19 - LA
SCOMPARSA DELLA BAJADERA
Il cornac tornava
all'accampamento in uno stato deplorevole e pareva che avesse fatta una lunga
corsa.
Era infangato dai piedi alla
testa, le sue vesti erano strappate in dieci parti, aveva perduto il turbantino
e la fascia che gli sorreggeva il dubgah e le sue gambe nude sanguinavano fino
sopra il ginocchio.
Aveva però in mano il suo uncino
di cui si serviva per guidare il merghee, arma sufficiente per spaccare il
cranio ad un uomo. Vedendolo comparire, tutti gli si erano precipitati
incontro, soffocandolo di domande.
Il povero diavolo però, che
respirava affannosamente, non rispondeva che con gesti disperati, accennando
ora l'elefante ed ora la jungla.
- Bevi un sorso, - disse Sandokan
che teneva ancora a fianco la sua fiaschetta ripiena di cognac. - Prendi lena e
narra tutto senza perdere tempo. Che cosa è accaduto qui? Chi ha ucciso il
merghee? E la fanciulla?
Il cornac bevette avidamente
alcune sorsate, poi con voce ancora rotta per l'emozione e per la lunga corsa,
disse:
- I Thugs... erano là... nascosti
dietro quel muricciolo... con indosso delle pelli di nilgò... i miserabili...

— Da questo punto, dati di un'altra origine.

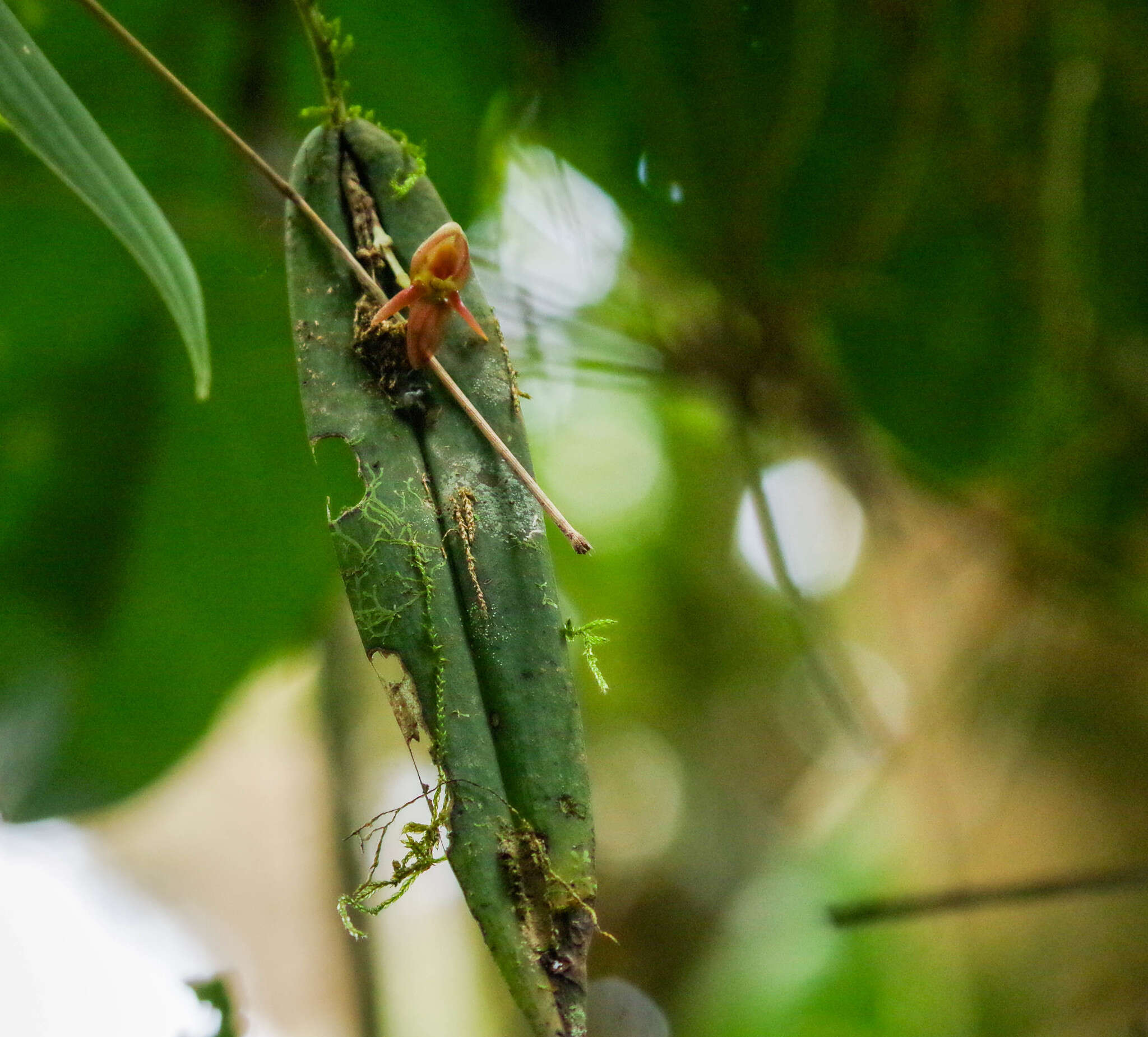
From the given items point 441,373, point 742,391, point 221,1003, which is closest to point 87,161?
point 441,373

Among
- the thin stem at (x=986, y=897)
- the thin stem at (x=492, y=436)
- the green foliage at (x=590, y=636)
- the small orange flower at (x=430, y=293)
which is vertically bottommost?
the thin stem at (x=986, y=897)

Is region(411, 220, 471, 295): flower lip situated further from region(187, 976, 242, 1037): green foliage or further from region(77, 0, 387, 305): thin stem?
region(187, 976, 242, 1037): green foliage

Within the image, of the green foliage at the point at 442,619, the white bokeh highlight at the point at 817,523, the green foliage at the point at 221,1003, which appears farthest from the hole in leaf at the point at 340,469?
the white bokeh highlight at the point at 817,523

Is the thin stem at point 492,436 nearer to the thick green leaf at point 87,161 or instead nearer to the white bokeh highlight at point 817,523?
the thick green leaf at point 87,161

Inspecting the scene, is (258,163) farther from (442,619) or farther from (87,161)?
(442,619)

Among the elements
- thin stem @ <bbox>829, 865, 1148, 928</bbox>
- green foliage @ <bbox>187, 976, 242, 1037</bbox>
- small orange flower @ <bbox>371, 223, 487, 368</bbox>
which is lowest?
thin stem @ <bbox>829, 865, 1148, 928</bbox>

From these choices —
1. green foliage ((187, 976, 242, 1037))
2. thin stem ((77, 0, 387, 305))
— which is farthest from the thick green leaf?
green foliage ((187, 976, 242, 1037))

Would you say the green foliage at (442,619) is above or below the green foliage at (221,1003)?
above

aspettavano il momento per piombarci addosso.
- Adagio, - disse Sandokan. -
Spiegati meglio. Per quanto fuggano noi li raggiungeremo col coomareah, quindi
abbiamo tempo.
- La tremenda raffica che ci ha
investiti, mi aveva spinto a due o trecento passi dal mio elefante,
scaraventandomi in mezzo ad un cespuglio di mindi che attutì l'urto della mia
caduta.
Mi ero appena rimesso in piedi e
stavo per accorrere in vostro aiuto, quando udii nel campo delle grida di donna
che invocavano soccorso.
Supponendo che la fanciulla si
trovasse in pericolo, non vedendo più voi, mi diressi da quella parte.

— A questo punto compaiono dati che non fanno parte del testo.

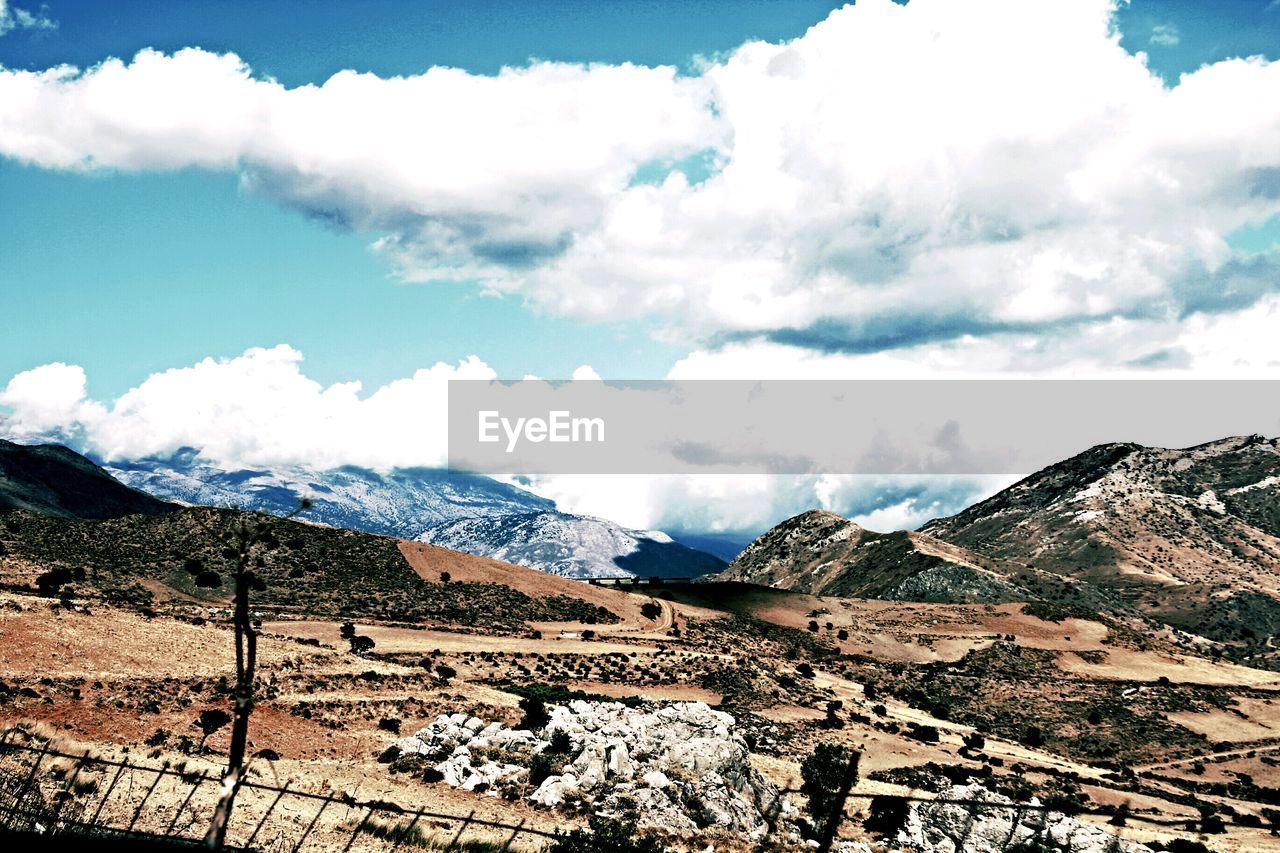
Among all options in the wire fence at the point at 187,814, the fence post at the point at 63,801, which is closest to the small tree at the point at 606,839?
the wire fence at the point at 187,814

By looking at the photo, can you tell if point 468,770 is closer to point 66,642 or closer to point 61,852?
point 61,852

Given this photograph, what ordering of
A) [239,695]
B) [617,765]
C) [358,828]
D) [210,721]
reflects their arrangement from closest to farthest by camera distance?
[239,695], [358,828], [210,721], [617,765]

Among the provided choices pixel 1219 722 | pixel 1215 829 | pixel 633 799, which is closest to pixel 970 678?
pixel 1219 722

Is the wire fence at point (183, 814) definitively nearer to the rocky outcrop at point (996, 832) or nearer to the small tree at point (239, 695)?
the small tree at point (239, 695)

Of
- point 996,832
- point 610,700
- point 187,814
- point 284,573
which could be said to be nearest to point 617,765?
point 610,700

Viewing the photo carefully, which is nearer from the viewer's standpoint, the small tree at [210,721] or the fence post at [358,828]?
the fence post at [358,828]

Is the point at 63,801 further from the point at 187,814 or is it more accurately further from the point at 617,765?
the point at 617,765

Prima che vi potessi giungere
vidi cinque animali, cinque nilgò, alzarsi dietro un muricciolo di fango,
gettare in aria le pelli... e comparire invece uomini, nudi come vermi, che
avevano attorno le reni il laccio degli strangolatori.

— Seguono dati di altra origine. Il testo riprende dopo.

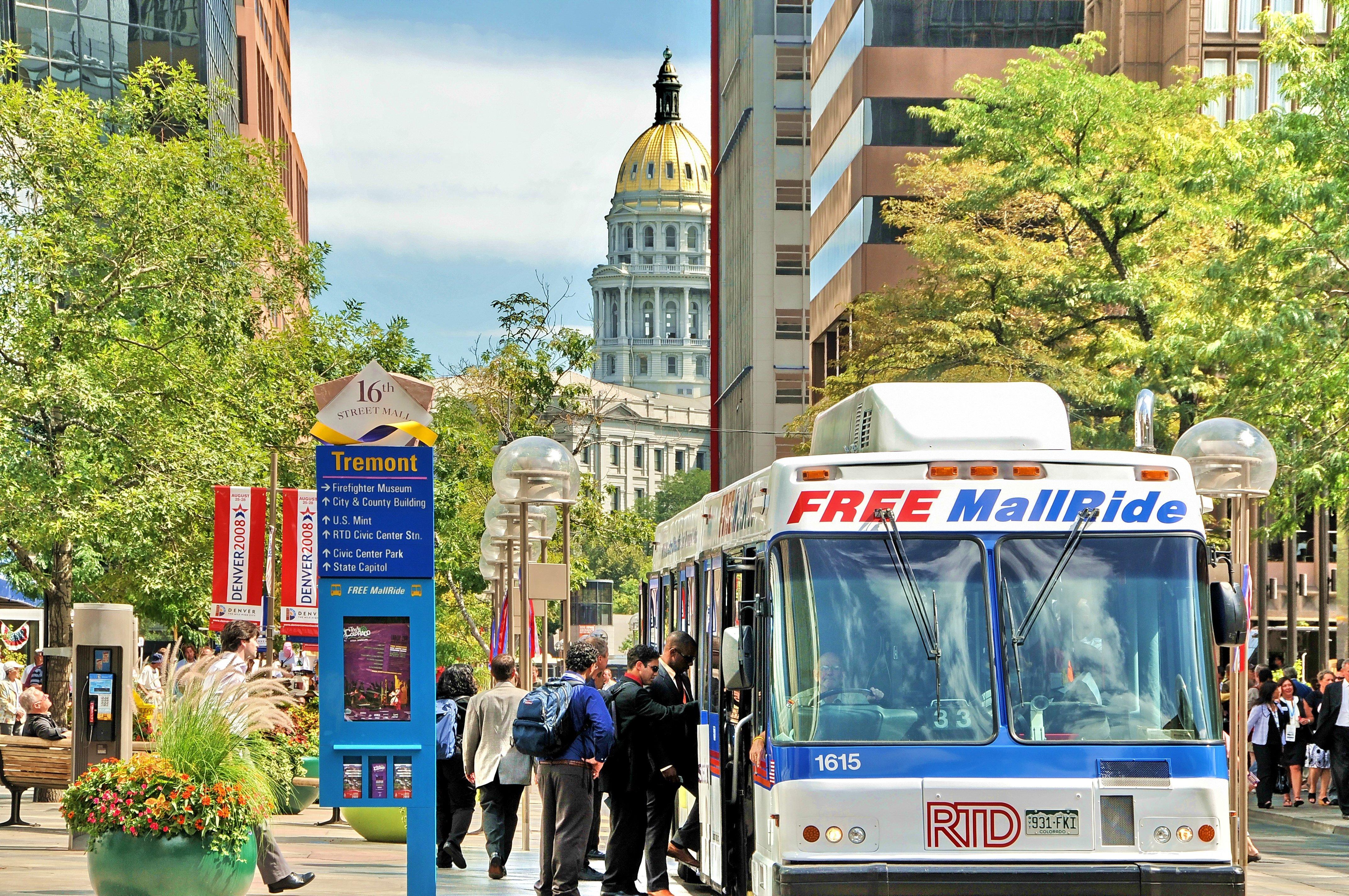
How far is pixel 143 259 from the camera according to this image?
22.6 meters

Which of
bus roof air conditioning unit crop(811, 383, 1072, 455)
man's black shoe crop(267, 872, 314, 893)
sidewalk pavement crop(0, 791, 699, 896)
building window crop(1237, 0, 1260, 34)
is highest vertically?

Due di loro che erano armati di
larghe sciabole, si scagliarono contro il mio povero elefante, tagliandogli con
due poderosi colpi i tendini delle zampe posteriori; gli altri invece si
gettarono fra le haudah che il vento aveva rovesciate e fra le quali si trovava
Surama che il corpaccio del merghee aveva protetto contro la furia della
tromba. Afferrarla, legarla con due lacci e portarla via fu l'affare d'un solo
momento. La disgraziata non aveva avuto che il tempo di gridare: «Aiuto,
sahib!».
- Lo abbiamo udito quel grido, -
disse Yanez. - È me che chiamava. E poi?
- Mi sono slanciato sulle tracce
dei fuggiaschi, chiamando disperatamente il cane e la tigre che avevo veduto
ruzzolare fra le canne ed i rami dalla parte dell'accampamento e cadere
insieme. Il primo fu pronto ad accorrere alle mie chiamate, ma ormai i Thugs,
che fuggivano come antilopi, erano scomparsi fra il caos di vegetali.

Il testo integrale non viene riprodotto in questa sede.